Donna Smith
Donna Smith, American SiCKO, is executive director of the Health Care for All Colorado Foundation
It’s International Women’s Day. While we might greet that with some passing commercial interest in the United States, in many other countries, it is a day to celebrate women – all women. Older, younger, richer, poorer, healthy, struggling with illness or caring for others with illness, mothers or daughters, married, single, heavy or thin, blonde, brunette, all ethnicities. It always gives me pause to think about what has changed for women and what has not during my adult life. And it leaves me with concerns about the work I have left to do.
Five years ago, I spent International Women’s Day in Havana, Cuba, where I was a patient in a large, urban, public hospital where some of the scenes from Michael Moore’s 2007 documentary, SiCKO, were filmed. I remember being surprised by the dozens of wishes every woman I saw received that day from both men and women around them. There were individual, tiny roses for each woman, and there were kisses and affectionate hugs. It was quite nice to experience the day as a celebration among and for all women. It felt a little like Mother’s Day for all women, and it felt genuine and very healing in terms of many of us being from different nations and still being “sisters” – only better, as I’ll explain later.
This year I am looking back on a broader section of time in my life during which it sometimes feels like the strides women have made in American society and economic life are a real mixed bag. We’re making more money overall than we did when I was a young woman, but the gap is still really large between what a man makes and what a woman makes for comparable work in most fields. And when I look at any elected government body, most government agencies, and many private companies, men still make up the vast majority of the leadership ranks even though their constituencies are obviously more balanced. I really thought that by now women in America would find themselves more equally positioned. I wasn’t naïve about it, but I thought my generation would keep pushing forward more forcefully.
But what was such a gift in Cuba five years ago was really being among women (and men) giving and receiving healthcare without corporate interference. It was and is still the only time in my life when my medical professionals were free to act in my best interests to help me be healthier. It felt so very different. And though the doctors and healthcare professionals in Cuba could have done whatever testing they wanted to, what they really did was work with me to find out which health issues were of concern and what would best address those concerns. They did not jump to costly testing or new medications that would enrich others and not necessarily help me. In fact, they gently but wisely encouraged me to step away from some medications in favor of more holistic approaches. One of the nurses there comforted me, as she gently stroked my forehead, “Tranquilidad. Tranquilidad. You Americans worry so much,” she said. She was so right.

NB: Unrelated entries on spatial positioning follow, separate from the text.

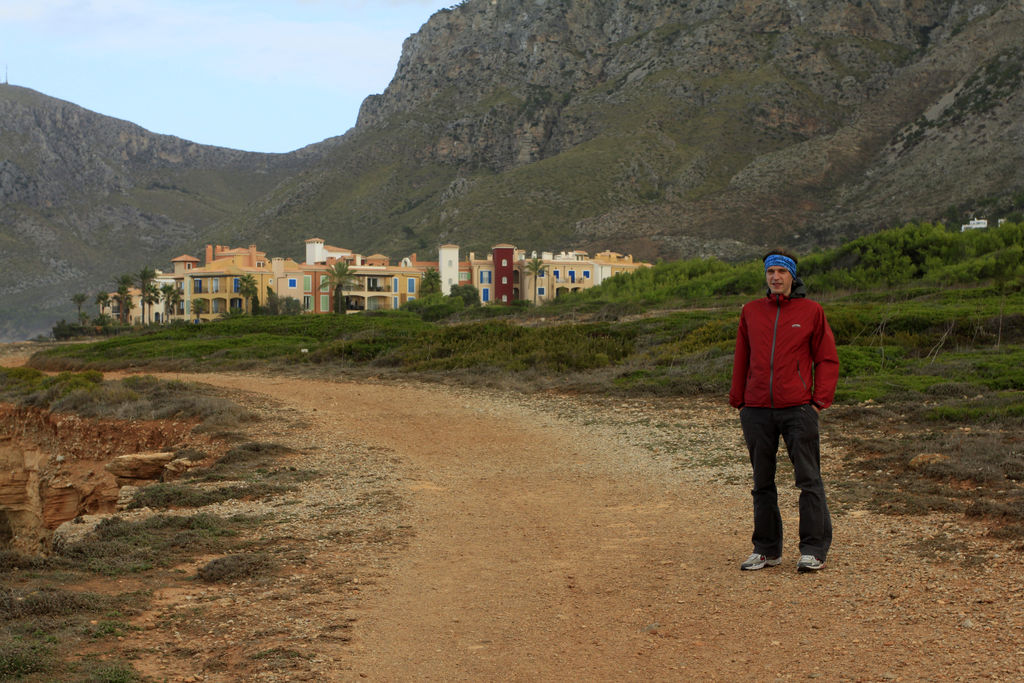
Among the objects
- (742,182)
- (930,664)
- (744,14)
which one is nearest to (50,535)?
(930,664)

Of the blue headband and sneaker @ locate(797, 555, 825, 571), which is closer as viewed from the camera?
sneaker @ locate(797, 555, 825, 571)

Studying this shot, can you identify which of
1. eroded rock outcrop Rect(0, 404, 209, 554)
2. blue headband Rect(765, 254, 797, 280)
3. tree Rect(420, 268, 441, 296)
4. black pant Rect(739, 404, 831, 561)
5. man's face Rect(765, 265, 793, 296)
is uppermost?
tree Rect(420, 268, 441, 296)

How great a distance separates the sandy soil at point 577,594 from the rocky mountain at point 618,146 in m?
67.8

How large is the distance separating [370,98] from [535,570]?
517ft

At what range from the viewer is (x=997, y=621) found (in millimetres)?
5027

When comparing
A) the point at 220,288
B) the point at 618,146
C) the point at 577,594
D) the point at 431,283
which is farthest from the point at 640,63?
the point at 577,594

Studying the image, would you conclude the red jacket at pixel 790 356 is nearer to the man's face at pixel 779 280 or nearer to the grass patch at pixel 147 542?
the man's face at pixel 779 280

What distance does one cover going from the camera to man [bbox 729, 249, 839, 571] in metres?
6.06

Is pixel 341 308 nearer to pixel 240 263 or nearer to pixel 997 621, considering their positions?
pixel 240 263

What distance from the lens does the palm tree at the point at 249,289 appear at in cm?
6506

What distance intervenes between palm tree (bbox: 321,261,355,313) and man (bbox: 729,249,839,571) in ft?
191

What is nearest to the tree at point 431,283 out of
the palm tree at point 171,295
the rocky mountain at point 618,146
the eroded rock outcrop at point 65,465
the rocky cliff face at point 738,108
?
the palm tree at point 171,295

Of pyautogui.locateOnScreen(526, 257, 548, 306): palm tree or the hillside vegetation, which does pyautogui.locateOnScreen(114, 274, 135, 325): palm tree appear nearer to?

It wasn’t only joy and relief I felt on that International Women’s Day in 2007 in Cuba. I felt intense rage about the struggle so many of us face in America trying to access appropriate healthcare even with private health insurance and never really knowing for sure if the care we are getting is what is best for us or simply what the insurance company will allow and pay for. Lives are ruined and lost in America fighting for and about what others in the world give one another as a matter of right. It wasn’t that the Cuban healthcare system was perfect, and I have never said that. The country has its own challenges, and years of economic embargoes and political struggles have taken a toll on many things. But the care I got there remains among the great gifts of my life, and I have a really hard time understanding why that same sort of gift of health and dignity is denied us in America. (I’ll share more about my experience in Cuba in my book, but for now that’s enough.)
Providing healthcare for all as a matter of human right – under a Medicare for all model -- would be an astonishing advancement for the women in this nation. All women. All men. Imagine the freedom that could come from knowing should you become sick or be injured you would not search or fight for care or be given care you might not need or be denied care that could be life-saving. This does not have to forever stay in our imaginations. It is not imaginary in much of the rest of the world. The impact on gender inequality in America would be so enormous.
There is such a tenderness and strength in helping each other be healthy enough to reach our individual potentials, whatever they may be. If I thought we could achieve that by making sure everyone had private health insurance, I’d say so. But the motivation isn’t the right one. Health and equality has to be the first goal of our healthcare system not wealth and corporate profits.
On this International Women’s Day 2012, I wish all my sisters a day of peace, reflection, and plans for action that will advance our common issues and help leave better conditions for our daughters and granddaughters – and top on my list is a healthcare system that heals first and does not brutalize them by putting profits before all else.